In [1]:
import pandas as pd
import numpy as np
from scipy import stats

In [13]:
print("Cluster Analysis Script Loaded")

Cluster Analysis Script Loaded


In [14]:
DATA_PATH = "clustered_dataset_k4.csv"   
SEP = ";"                                 
CLUSTER_COL = "cluster"                     
OUTPUT_CSV = "cluster_summary_table.csv"
OUTPUT_XLSX = "cluster_summary_table.xlsx"

# --- LOAD DATA (IMPORTANT PART) ---
df = pd.read_csv(DATA_PATH, sep=",")   # or just pd.read_csv(DATA_PATH)

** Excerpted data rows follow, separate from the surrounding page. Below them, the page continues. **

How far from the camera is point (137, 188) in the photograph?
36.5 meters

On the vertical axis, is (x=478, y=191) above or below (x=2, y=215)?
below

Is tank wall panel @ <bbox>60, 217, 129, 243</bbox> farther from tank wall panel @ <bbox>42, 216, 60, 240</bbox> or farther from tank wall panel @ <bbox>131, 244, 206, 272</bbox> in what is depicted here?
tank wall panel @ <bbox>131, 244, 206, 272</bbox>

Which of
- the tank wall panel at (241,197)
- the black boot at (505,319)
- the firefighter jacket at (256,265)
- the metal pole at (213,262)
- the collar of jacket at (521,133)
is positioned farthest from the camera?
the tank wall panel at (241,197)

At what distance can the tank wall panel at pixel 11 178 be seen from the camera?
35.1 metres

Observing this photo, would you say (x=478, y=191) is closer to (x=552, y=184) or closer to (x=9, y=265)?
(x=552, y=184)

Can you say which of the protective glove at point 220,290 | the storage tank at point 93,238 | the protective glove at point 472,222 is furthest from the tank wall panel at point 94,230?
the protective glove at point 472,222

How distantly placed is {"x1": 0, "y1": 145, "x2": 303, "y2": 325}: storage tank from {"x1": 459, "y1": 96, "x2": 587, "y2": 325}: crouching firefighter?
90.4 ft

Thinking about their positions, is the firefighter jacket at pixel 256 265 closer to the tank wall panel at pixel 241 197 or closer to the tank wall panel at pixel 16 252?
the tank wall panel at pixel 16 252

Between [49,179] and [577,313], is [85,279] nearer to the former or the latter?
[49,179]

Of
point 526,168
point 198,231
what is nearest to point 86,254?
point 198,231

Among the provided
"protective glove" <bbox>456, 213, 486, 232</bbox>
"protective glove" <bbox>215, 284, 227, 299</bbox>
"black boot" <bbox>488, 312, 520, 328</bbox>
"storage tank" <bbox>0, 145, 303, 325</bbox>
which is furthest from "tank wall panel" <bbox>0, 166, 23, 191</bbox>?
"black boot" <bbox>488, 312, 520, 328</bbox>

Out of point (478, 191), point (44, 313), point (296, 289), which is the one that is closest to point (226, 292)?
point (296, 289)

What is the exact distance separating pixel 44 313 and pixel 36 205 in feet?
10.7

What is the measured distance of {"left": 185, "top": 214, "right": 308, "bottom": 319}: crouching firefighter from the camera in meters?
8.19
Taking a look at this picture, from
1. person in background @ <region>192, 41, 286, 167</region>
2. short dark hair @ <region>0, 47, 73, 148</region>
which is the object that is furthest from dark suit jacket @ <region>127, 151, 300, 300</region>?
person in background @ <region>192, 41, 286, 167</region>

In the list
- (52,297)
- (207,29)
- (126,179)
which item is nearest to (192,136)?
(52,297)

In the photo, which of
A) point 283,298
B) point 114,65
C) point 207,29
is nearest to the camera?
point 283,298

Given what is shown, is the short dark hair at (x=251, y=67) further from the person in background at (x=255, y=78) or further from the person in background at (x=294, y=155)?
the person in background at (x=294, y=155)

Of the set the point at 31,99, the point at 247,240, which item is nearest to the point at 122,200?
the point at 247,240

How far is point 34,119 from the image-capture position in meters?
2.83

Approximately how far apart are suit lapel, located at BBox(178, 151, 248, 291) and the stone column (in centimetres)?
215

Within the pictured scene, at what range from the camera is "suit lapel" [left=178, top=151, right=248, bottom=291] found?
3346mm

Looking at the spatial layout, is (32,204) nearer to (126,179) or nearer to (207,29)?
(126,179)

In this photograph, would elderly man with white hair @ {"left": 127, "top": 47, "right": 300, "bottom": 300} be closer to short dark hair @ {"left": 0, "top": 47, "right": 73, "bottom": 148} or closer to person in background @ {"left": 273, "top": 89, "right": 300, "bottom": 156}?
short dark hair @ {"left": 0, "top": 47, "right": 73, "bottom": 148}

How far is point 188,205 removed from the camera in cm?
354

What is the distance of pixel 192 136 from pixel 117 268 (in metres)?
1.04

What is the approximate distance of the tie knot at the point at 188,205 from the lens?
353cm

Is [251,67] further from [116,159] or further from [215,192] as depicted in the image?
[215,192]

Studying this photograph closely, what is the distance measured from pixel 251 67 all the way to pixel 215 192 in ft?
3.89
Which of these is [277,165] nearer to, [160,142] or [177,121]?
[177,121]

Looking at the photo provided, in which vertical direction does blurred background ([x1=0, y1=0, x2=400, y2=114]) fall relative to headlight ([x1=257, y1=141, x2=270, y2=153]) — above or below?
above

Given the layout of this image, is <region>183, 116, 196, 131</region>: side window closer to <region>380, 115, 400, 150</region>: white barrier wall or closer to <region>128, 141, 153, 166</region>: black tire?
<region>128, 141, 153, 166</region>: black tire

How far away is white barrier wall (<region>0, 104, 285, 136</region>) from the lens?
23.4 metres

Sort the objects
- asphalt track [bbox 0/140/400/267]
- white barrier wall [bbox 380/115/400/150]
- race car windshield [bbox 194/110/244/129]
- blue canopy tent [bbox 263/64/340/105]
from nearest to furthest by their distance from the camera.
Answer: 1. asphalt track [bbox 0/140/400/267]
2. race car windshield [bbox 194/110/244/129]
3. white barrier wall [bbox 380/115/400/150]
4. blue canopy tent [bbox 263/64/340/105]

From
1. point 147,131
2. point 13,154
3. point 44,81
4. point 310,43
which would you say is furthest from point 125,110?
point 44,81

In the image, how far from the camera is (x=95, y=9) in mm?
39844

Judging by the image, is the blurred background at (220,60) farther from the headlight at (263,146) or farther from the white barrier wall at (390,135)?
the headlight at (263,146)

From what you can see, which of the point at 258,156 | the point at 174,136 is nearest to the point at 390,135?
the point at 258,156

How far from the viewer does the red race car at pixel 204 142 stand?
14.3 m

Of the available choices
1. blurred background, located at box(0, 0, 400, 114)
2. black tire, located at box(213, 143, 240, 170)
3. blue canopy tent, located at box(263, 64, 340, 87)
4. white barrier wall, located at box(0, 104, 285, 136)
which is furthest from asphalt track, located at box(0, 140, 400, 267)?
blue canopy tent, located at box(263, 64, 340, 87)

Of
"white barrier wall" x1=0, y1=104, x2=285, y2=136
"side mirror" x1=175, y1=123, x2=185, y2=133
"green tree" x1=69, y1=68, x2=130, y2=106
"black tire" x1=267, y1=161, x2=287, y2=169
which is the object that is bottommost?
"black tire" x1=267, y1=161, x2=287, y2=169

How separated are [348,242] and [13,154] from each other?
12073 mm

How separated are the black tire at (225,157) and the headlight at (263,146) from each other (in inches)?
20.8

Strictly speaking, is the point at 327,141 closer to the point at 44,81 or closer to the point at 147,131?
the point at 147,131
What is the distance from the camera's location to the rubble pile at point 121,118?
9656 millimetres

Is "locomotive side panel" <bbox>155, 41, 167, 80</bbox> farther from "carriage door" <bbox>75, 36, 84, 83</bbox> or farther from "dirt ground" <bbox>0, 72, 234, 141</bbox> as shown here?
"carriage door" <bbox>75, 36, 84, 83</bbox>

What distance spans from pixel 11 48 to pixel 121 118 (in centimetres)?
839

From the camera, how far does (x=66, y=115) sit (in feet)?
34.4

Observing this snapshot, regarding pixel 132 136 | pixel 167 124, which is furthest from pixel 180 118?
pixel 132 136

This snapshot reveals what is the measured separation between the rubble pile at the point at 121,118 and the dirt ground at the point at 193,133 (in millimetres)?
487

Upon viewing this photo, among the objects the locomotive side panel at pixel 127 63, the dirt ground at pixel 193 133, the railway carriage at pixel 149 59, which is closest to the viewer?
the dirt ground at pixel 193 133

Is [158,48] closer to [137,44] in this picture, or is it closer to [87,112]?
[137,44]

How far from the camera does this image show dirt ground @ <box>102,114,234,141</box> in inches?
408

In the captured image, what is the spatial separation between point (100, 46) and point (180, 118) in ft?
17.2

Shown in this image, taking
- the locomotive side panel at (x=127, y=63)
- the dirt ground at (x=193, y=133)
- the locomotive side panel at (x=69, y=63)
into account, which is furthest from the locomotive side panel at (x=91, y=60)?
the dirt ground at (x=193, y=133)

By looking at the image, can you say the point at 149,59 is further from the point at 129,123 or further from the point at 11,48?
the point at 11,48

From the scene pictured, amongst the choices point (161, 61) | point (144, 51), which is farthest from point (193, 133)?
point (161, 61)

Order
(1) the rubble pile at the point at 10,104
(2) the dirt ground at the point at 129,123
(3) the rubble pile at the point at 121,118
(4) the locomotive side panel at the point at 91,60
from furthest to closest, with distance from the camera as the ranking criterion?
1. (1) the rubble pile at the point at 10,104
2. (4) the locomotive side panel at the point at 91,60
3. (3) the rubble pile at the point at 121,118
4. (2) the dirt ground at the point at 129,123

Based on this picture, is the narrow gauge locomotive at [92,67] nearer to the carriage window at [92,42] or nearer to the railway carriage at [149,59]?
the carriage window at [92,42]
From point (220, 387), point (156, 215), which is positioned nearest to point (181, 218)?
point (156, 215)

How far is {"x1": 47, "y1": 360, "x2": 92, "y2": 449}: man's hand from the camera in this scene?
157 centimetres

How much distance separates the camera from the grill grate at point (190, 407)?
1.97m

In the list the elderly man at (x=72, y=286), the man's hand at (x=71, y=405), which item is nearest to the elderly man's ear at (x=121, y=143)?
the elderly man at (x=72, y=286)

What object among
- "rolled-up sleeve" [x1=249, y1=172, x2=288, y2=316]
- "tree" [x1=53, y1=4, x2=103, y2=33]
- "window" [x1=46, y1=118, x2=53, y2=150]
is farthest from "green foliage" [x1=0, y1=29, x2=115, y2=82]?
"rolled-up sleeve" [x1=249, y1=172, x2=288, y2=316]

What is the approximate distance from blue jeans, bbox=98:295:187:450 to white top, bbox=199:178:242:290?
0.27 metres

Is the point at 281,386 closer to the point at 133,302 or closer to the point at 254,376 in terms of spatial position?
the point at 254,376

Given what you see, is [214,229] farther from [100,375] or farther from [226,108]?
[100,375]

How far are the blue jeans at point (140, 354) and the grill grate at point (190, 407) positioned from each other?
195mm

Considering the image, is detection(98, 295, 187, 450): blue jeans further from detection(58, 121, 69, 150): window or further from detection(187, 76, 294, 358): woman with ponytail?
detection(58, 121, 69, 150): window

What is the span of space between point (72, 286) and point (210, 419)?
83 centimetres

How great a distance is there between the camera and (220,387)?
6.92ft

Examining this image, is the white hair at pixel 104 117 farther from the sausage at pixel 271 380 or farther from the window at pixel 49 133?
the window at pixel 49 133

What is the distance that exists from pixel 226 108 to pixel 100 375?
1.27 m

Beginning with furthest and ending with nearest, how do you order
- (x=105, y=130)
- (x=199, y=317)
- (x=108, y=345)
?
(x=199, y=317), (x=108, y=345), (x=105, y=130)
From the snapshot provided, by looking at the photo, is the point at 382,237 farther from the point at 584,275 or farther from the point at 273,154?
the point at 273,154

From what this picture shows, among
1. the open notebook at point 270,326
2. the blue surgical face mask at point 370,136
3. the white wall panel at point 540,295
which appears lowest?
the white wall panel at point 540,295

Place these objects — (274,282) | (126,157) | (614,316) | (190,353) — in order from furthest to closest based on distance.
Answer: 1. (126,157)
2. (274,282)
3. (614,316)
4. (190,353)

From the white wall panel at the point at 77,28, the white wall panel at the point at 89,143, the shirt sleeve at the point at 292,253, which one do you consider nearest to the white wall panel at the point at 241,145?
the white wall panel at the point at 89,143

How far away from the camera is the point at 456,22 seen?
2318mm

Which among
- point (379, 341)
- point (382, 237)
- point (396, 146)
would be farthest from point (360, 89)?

# Clean possible spaces/BOM from column names
df.columns = (
    df.columns
      .str.strip()            # remove spaces at start/end
      .str.replace('\ufeff', '', regex=False)  # remove BOM if present
)


print("Columns found:", df.columns.tolist())  # debug: see real names


Columns found: ['age', 'gender', 'education', 'marital', 'income', 'AUDIT_total', 'DAST_total', 'IAT_total', 'PGSI_total', 'PCL5_total', 'MSPSS_total', 'SWLS_total', 'WHO5_total', 'cluster', 'AUDIT_total_z', 'DAST_total_z', 'IAT_total_z', 'PGSI_total_z', 'PCL5_total_z', 'MSPSS_total_z', 'SWLS_total_z', 'WHO5_total_z']


In [None]:

# 1) DEMOGRAPHIC / CATEGORICAL VARIABLES (ORDERED)
DEMO_CATEGORICAL = ["gender", "education", "marital", "income_cat"]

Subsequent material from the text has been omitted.